[Swift-user] Tuning parameters of coaster execution

Tue Oct 20 10:55:47 CDT 2009

On Mon, 2009-10-19 at 23:35 -0400, Andriy Fedorov wrote:
> Hi,
> 
> I am trying to understand how to set correctly the coaster-related
> parameters to optimize execution of my workflow. A single task I have
> takes around 1-2 minutes. I set maxWalltime to 2 minutes, and there 40
> of these tasks in my toy workflow. Coasters are configured as
> gt2:gt2:pbs. When I run it with the default parameters, the workflow
> completes (this is great!).
> 
> Now I am trying to understand what's going on and how to improve the
> performance. Looking at the scheduler queue, I see that two jobs are
> submitted in the beginning of the execution for 18 min each, one with
> 1 node, and one with 2 nodes. All of the execution is happening in
> these two jobs (the number of jobs submitted is just two, for 40 taks,
> so looks like things work).

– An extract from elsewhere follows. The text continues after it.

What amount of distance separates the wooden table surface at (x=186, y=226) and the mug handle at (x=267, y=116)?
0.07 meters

First question: why does it happen this
> way? (two jobs, 18 minutes each, specific node allocation) I assume
> only one of them (2-node) is executing worker tasks, but in this case
> why allocation time is 18 minutes, not 20 (each worker walltime is 2
> min)?
> 
> Second question: how do I make coaster to request more nodes? I tried
> to increase nodeGranularity to 10. This resulted in only one (!) job
> with 10 nodes and 20 min walltime showing up on the scheduler. But it
> looks like the jobs are still executed 2 at a time!

You need a more recent version of the code.

A few weeks ago the "parallelism" option was added. By default it's set
to try to allocate as many nodes as there are jobs (parallelism=0.0),
whereas the behavior you see would have parallelism=1.0. I should change
the way the numbers are specified. It's not exactly intuitive unless you
look at how it works.

Anyway, it boils down to the notion of job size and block size. The
block size is defined as workers*bwalltime^parallelism, while the job
size is jwalltime^parallelism. At any given time you can fit roughly
workers*bwalltime^parallelism/jwalltime^parallelism jobs in a block.

You can see that with parallelism=0, that reduces to
workers/count(jobs).

Conversely, with parallelism=1 the jobs size is jwalltime and if your
block had bwalltime you could fit workers*bwalltime/jwalltime jobs in
it.

At the same time, bwalltime is controlled by the overallocation factors.
Once the block walltime is decided, the width (number of workers) is
picked based on the job sizes that need to be fit (according to the
above scheme).

Anyway, to sum it up, use a more recent version.